[Excerpt from a dataset]
========================================================================
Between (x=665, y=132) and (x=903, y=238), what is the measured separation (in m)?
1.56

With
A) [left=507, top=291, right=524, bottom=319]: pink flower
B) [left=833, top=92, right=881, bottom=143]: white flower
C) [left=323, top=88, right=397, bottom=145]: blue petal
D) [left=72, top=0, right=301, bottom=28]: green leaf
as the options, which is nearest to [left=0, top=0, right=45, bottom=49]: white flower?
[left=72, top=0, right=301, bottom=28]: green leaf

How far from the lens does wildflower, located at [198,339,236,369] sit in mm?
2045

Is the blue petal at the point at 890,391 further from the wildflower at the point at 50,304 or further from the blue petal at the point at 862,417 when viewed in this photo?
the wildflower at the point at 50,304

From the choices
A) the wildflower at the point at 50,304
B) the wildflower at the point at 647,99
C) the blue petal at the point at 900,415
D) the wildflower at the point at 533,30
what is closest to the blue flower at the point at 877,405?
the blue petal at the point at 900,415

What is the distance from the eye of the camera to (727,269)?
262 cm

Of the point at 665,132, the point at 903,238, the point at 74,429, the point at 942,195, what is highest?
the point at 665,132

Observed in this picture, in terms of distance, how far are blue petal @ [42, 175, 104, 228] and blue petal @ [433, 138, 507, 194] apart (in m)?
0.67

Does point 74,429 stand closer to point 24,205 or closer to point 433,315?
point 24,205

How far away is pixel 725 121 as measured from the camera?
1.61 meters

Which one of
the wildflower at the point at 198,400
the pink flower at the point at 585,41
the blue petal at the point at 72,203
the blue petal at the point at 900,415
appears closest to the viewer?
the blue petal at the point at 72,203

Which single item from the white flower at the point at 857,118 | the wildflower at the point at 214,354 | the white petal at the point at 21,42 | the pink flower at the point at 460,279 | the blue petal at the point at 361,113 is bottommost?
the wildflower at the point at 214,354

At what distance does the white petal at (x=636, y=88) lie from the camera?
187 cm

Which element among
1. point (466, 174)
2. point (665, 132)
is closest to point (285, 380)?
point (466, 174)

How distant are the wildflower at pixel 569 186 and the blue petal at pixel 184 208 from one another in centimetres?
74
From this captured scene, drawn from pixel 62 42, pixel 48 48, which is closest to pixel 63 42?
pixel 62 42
========================================================================
**Instruction**
Render the records above as a numbered list, from the line containing "Is the blue" through the final line of the records, both included. Leave out the blank lines.

**Response**
1. Is the blue petal at the point at 890,391 further from the wildflower at the point at 50,304 or further from the blue petal at the point at 862,417 when viewed in this photo?
2. the wildflower at the point at 50,304
3. From the choices
4. A) the wildflower at the point at 50,304
5. B) the wildflower at the point at 647,99
6. C) the blue petal at the point at 900,415
7. D) the wildflower at the point at 533,30
8. what is closest to the blue flower at the point at 877,405?
9. the blue petal at the point at 900,415
10. What is the distance from the eye of the camera to (727,269)?
11. 262 cm
12. Of the point at 665,132, the point at 903,238, the point at 74,429, the point at 942,195, what is highest?
13. the point at 665,132
14. Observed in this picture, in terms of distance, how far are blue petal @ [42, 175, 104, 228] and blue petal @ [433, 138, 507, 194] apart (in m)?
15. 0.67
16. Does point 74,429 stand closer to point 24,205 or closer to point 433,315?
17. point 24,205
18. How far away is pixel 725 121 as measured from the camera?
19. 1.61 meters
20. Which one of
21. the wildflower at the point at 198,400
22. the pink flower at the point at 585,41
23. the blue petal at the point at 72,203
24. the blue petal at the point at 900,415
25. appears closest to the viewer?
26. the blue petal at the point at 72,203
27. Which single item from the white flower at the point at 857,118 | the wildflower at the point at 214,354 | the white petal at the point at 21,42 | the pink flower at the point at 460,279 | the blue petal at the point at 361,113 is bottommost?
28. the wildflower at the point at 214,354
29. At what distance does the white petal at (x=636, y=88) lie from the camera?
30. 187 cm
31. Which element among
32. 1. point (466, 174)
33. 2. point (665, 132)
34. is closest to point (285, 380)?
35. point (466, 174)
36. How distant are the wildflower at pixel 569 186 and the blue petal at pixel 184 208 from one another in centimetres?
37. 74
38. From this captured scene, drawn from pixel 62 42, pixel 48 48, which is closest to pixel 63 42?
39. pixel 62 42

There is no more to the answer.